Anthropic’s own safety report implicitly supports this evolving landscape. The report noted that Cybench, a benchmark used to assess the cyber risk posed by AI models, was "no longer sufficiently informative of current frontier model capabilities" because Mythos had surpassed it entirely. Anthropic itself estimated that comparable capabilities would emerge from other AI labs within a timeframe of six to eighteen months. The Vidoc study suggests that the discovery aspect of these capabilities is already available outside of any restricted, invitation-only programs, and potentially much sooner than even Anthropic anticipated for general model parity.
Broader Implications and Future Outlook
The findings from Vidoc Security have far-reaching implications for the cybersecurity industry, government regulators, and AI development companies.
- For Cybersecurity Firms: The ability to leverage powerful, publicly available AI models for vulnerability discovery could dramatically increase the efficiency and reduce the cost of security audits and penetration testing. This could lead to more comprehensive security assessments and faster identification of previously undiscovered threats.
- For AI Developers: The study highlights the need for AI companies to move beyond simply restricting access to models as a primary security measure. The focus must shift towards developing robust validation, ethical deployment frameworks, and transparent communication about AI capabilities and risks.
- For Policymakers and Regulators: The notion that only a handful of entities possess the ability to uncover critical AI-driven security risks may be outdated.
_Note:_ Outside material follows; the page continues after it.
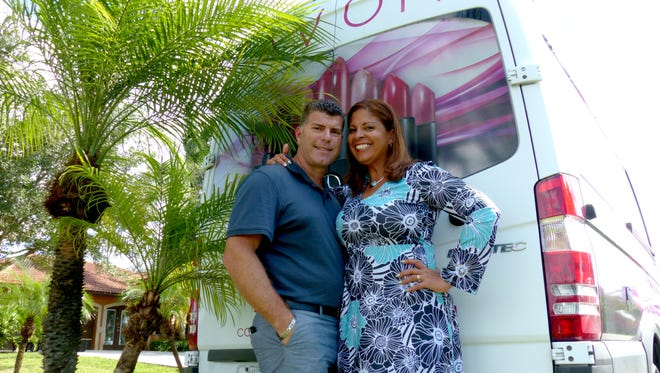 Carlos and Milagros Garcia pose with their Avon truck parked outside their home in East Naples.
Policymakers will need to consider how to address the broader accessibility of these powerful AI tools and their potential misuse, rather than solely focusing on access control for a few "frontier" models.
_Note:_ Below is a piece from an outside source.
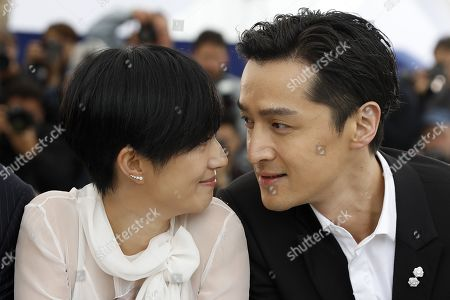 Gwei Lun Mei and Chinese actor Hu Ge pose during the photocall for 'Nan Fang Che Zhan De Ju Hui' (The Wild Goose Lake) at the 72nd annual Cannes Film Festival, in Cannes, France, 19 May 2019. The movie is presented in the Official Competition of the festival which runs from 14 to 25 May.
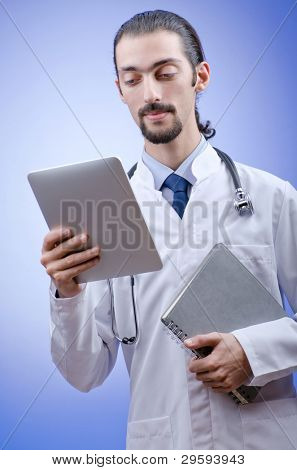 Doctor working on the tablet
- For the Open-Source Community: The success of using open-source coding agents like opencode with publicly available models underscores the growing power and potential of the open-source AI ecosystem in addressing complex security challenges.
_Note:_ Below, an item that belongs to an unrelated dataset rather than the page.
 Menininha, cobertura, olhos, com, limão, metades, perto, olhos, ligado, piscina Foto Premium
The Vidoc team has made their full prompt excerpts, model outputs, and methodology appendix publicly available on their official website. This commitment to transparency allows for independent verification and further research, fostering a more collaborative approach to understanding and mitigating the security risks associated with advanced AI. As AI capabilities continue to advance at an unprecedented pace, the debate over their safety and accessibility will undoubtedly intensify, with studies like Vidoc’s playing a crucial role in shaping the narrative and informing the path forward. The cybersecurity world is now tasked with adapting to a reality where the tools for identifying sophisticated digital threats are becoming increasingly accessible, necessitating a renewed focus on defense, rapid response, and responsible innovation.